Défendre une agriculture sans pesticides

Concurrence déloyale : l'Europe tourne le dos à la protection de son agriculture

Publié le 20 février 2025

Alors que l'agriculture européenne traverse une crise profonde, la lutte contre la concurrence déloyale aurait dû être un pilier central de la vision pour le futur de l'agriculture européenne présentée cette semaine. Pourtant, le Commissaire européen Christophe Hansen a relégué cette problématique au second plan, laissant de côté des mesures essentielles pour protéger les producteurs européens face à la concurrence déloyale liée à des normes inéquitables. Entre la distorsion de concurrence causée par des produits importés à bas coût et de multiples reculs environnementaux, l'Europe semble se détourner des solutions nécessaires à sa souveraineté alimentaire et à la préservation de ses standards environnementaux.

Le recul européen face à la concurrence déloyale : un revers pour l'agriculture

Le Commissaire européen, Christophe Hansen, a récemment dévoilé sa vision pour l’agriculture européenne. Cependant, contrairement aux engagements initialement affichés, la lutte contre la concurrence déloyale et la poursuite du déploiement du Pacte vert ne figurent plus parmi les priorités. Le document dévoilé ce mercredi met finalement de côté des mesures cruciales comme les mesures miroirs, qui auraient permis de garantir l’application des normes européennes sanitaires et environnementales aux produits importés. 

Les mesures miroirs, un des dispositifs clé pour rétablir une concurrence loyale, ont fait l’objet d’un engagement flou dans la vision politique partagée par le commissaire européen. Elles auraient pourtant permis d’imposer aux produits importés des normes équivalentes à celles en vigueur dans l’UE en matière sanitaire et environnementale. Se priver de ces outils représenterait un recul majeur qui pénalisera les producteurs européens, dont les produits respectent des critères environnementaux et sanitaires importants, pour un coût souvent plus élevé. Cette situation renforce l'injustice ressentie par les agriculteurs européens qui subissent une concurrence déloyale de produits importés à bas prix.

L'importation de produits à bas coût : un frein à la transition des producteurs européens

L’Europe continue d’importer des produits agricoles dont la production ne respecte pas les mêmes standards que ceux imposés aux agriculteurs européens. Des produits comme le soja OGM brésilien, le bœuf traité aux antibiotiques promoteurs de croissance ou encore les noisettes turques traitées avec des pesticides interdits en Europe, sont des exemples flagrants de distorsion de concurrence. Ces produits, souvent produits à bas coût, arrivent sur le marché européen et concurrencent directement les productions européennes, accentuant la perception d’injustice et de fragilité du secteur agricole pour s’engager dans la transition agroécologique.

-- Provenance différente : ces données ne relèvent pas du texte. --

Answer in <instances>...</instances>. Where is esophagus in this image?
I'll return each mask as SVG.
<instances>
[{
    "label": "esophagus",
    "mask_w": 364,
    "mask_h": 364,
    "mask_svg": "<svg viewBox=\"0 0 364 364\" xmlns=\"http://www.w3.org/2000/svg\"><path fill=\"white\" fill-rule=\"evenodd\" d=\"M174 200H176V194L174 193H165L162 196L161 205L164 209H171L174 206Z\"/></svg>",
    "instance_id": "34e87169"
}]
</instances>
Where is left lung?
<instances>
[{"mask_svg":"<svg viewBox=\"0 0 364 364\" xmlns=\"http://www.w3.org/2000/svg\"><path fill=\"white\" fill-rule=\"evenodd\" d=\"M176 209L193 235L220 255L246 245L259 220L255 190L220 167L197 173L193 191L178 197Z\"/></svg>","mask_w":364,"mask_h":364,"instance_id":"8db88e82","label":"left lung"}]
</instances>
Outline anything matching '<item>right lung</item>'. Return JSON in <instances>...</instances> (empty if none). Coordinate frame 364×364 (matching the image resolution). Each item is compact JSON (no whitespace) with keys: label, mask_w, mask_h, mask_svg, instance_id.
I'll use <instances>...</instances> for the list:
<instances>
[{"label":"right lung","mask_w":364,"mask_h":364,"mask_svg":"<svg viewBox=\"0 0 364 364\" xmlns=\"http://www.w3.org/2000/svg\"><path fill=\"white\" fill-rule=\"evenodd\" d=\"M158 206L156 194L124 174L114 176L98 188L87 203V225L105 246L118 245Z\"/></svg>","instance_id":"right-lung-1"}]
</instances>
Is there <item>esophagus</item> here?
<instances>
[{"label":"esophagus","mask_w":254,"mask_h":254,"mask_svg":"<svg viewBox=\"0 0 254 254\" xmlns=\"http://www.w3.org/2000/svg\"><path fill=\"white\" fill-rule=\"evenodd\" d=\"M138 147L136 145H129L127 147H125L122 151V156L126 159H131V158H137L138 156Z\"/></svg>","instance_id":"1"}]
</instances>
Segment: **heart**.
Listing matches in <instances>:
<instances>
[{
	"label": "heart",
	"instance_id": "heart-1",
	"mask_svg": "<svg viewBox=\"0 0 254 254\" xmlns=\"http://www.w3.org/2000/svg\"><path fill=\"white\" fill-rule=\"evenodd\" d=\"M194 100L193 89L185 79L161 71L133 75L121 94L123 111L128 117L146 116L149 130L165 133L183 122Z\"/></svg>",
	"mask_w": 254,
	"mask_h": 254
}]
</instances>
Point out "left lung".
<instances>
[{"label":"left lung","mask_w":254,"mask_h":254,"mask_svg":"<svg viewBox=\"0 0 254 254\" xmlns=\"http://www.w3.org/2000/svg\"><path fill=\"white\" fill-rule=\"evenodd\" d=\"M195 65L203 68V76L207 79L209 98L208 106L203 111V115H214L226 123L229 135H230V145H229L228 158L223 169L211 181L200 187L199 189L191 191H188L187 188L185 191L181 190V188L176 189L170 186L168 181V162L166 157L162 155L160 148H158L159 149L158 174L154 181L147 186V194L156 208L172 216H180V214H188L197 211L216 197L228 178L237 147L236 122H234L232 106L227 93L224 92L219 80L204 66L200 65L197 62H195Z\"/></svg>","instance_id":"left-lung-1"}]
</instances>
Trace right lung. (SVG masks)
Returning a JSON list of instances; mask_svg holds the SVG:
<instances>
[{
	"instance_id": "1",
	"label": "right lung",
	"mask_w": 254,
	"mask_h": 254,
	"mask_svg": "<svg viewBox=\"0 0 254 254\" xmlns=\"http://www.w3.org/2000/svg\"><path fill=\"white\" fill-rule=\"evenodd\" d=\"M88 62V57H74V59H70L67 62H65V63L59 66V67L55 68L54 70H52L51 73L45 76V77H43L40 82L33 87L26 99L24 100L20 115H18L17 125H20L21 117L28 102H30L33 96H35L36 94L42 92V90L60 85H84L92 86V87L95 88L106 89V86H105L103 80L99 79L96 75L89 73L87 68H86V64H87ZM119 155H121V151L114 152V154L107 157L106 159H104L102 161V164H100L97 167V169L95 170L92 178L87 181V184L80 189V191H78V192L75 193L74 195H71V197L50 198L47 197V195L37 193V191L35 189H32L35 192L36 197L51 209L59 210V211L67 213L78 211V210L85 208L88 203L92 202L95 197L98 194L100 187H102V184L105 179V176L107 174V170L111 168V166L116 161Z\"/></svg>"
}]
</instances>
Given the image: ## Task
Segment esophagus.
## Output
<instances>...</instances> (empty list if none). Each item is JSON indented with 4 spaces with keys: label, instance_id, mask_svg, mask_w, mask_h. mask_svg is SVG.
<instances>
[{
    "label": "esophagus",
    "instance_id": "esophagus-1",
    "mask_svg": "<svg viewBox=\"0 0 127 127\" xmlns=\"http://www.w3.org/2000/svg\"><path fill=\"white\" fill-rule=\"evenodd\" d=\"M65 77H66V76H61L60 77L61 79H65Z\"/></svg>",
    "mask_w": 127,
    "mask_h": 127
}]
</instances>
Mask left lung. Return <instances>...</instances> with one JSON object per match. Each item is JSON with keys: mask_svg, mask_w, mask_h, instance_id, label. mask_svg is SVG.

L’accord de libre-échange avec le Mercosur, dont les négociations ont récemment abouti, a cristallisé les tensions entre les producteurs européens et les institutions de l’UE. En réduisant considérablement les droits de douane, cet accord ouvre les portes à une importation accrue de produits agricoles en provenance d’Amérique du Sud, où les normes environnementales et sanitaires sont souvent moins strictes qu’en Europe. Cette baisse des protections tarifaires fragilise encore davantage les producteurs européens, déjà confrontés à des prix plus élevés en raison des exigences réglementaires de l’UE.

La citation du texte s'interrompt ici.